◆ DOCUMENT TEXT ◆
++++++++
But there ARE right and wrong reasons. For business owners, growth is a rope that can be made into a ladder or a noose. With the right business model, capitalisation plan, and effective leadership, you can design and build a rope ladder that you can climb to great heights.
But growth for its own sake is organisational suicide - take a look at the Dot Com revolution that created the Dot Bomb graveyard.
The Most Important Questions
There are two questions more important than the previous two, which small business owners should actually ask themselves first:
1. Do I want my business to grow?
2. If so, why?
Just as you have the right to grow your business, you have the right to limit growth. And believe it or not, the latter is more difficult for most of us than the former. Here’s why:
* Entrepreneurs are hard-wired to create more of the object of their entrepreneurialism.
* The culture of the marketplace encourages, recognises, and rewards growth.
* The marketplace is nothing if not competitive. And the most prominent by-product of being a successful competitor is growth.
But in the face of all this pressure, small business owners MUST be able to answer these two questions objectively, especially the second one.
Growth Is Not Always Cool
Peter Meyer is the author of Warp Speed Growth. Early in his book he lists four fallacies of growth. Here they are;
Fallacy #1. You can grow out of an organisational problem.
Sometimes, in a state of denial or ignorance, small business owners think getting bigger will fix their management and organisational shortcomings. If a tree is bent, fertilising it won’t make it grow straighter - only faster in the wrong direction. If you have organisational challenges, don’t grow until you resolve those challenges.
Fallacy #2. Growth equals profitability.
Yes, increased sales volume can help you improve vendor discounts and therefore, gross margins. But that doesn’t mean your organisation can manage the extra activity well enough to convert those discounts to the bottom line. One of the rudest awakenings an owner can have is when projected sales growth has been achieved, and the bottom line of the much-anticipated profit-and-loss statement is no better, and perhaps worse, than a period with lower sales. It’s not what you make (sales) that’s important, it’s what you keep (profits) that’s important.
Fallacy #3. Profitability improves when every customer is yours.
Being the market leader can be overrated. In his book, Peter cites research that shows that only 29 percent of market leaders were also the profitability leader. Not only are you not going to sell every customer, you don’t want every customer. Every business has some individual customers, and some customer profiles, that are not profitable. Remember, you don’t spend sales, only profits.
Fallacy #4. If you grow, customers will benefit.
Peter says focusing on growth is focusing on yourself. Every minute your company focuses on itself is a minute diverted away from focusing on the customer. One of the classic examples of a company’s self-absorbed focus on growth is when it uses the term ‘fastest growing’ in marketing material as if this were a benefit for its customers. What makes you think customers don’t like you the size that you are? What makes you think they will like the new size you are planning?
All this doesn’t mean that growth is bad, or that you should be happy with the size of your company.
But do make sure that when you grow your business, it’s because you’ve thought about why and how. Here are five reality checks, each followed by a slap-in-the-face question:
1. The marketplace is pretty full already. Is there a real opportunity to grow?
2. Growth takes cash. How will I fund the growth I am planning?
3. The rewards of growth are typically delayed. If we grow as planned, can my organisation wait for the payoff?
4. Growth takes a company into unfamiliar operational territory. Do I have the staff and systems to blaze that trail without creating a casualty list?
5. Being a business owner should be a source of happiness. Will I be happy with a larger business?
Businesses are not like trees. How big your business becomes is not genetically predetermined. It’s up to you. Just because you CAN grow your business doesn’t mean that you should. Ask the questions! And then proceed based on your answers.
++++++++
◆ RECORD EXTRACTS ◆
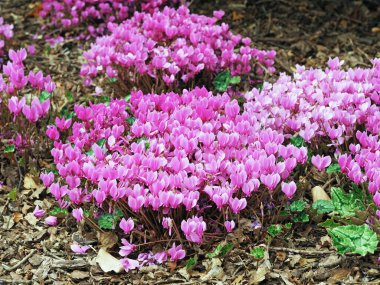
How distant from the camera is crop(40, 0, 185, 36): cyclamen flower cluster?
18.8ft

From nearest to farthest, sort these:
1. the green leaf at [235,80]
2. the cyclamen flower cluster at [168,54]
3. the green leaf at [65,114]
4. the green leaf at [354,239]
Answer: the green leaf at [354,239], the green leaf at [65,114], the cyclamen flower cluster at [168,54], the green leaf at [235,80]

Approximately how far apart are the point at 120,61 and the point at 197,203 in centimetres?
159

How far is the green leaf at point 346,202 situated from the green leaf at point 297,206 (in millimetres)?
++++++++
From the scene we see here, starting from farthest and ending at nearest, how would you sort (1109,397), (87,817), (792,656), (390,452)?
++++++++
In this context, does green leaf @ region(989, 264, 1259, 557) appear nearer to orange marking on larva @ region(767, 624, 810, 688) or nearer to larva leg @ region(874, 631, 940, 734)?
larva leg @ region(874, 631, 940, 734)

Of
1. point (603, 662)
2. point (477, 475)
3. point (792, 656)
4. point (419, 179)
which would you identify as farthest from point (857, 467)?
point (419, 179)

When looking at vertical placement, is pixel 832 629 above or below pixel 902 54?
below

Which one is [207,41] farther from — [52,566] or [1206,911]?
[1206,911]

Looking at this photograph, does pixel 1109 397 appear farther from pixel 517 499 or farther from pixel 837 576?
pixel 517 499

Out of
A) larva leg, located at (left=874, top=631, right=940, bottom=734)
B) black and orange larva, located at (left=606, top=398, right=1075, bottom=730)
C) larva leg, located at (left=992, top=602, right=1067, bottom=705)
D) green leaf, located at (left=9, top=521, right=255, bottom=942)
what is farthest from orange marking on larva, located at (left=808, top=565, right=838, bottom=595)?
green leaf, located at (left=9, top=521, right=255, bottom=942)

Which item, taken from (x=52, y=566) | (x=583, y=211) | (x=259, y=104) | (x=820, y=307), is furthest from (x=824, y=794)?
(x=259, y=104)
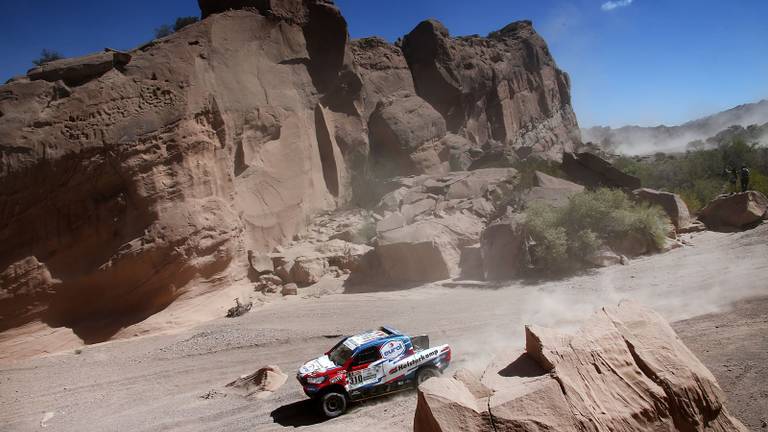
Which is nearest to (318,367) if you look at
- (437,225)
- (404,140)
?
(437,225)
++++++++
◆ EXERCISE INSTRUCTIONS ◆
Write out, word for word, the passage of the business growth text that opens with the words "The Most Important" and closes with "of their entrepreneurialism.".

◆ ANSWER ◆
The Most Important Questions
There are two questions more important than the previous two, which small business owners should actually ask themselves first:
1. Do I want my business to grow?
2. If so, why?
Just as you have the right to grow your business, you have the right to limit growth. And believe it or not, the latter is more difficult for most of us than the former. Here’s why:
* Entrepreneurs are hard-wired to create more of the object of their entrepreneurialism.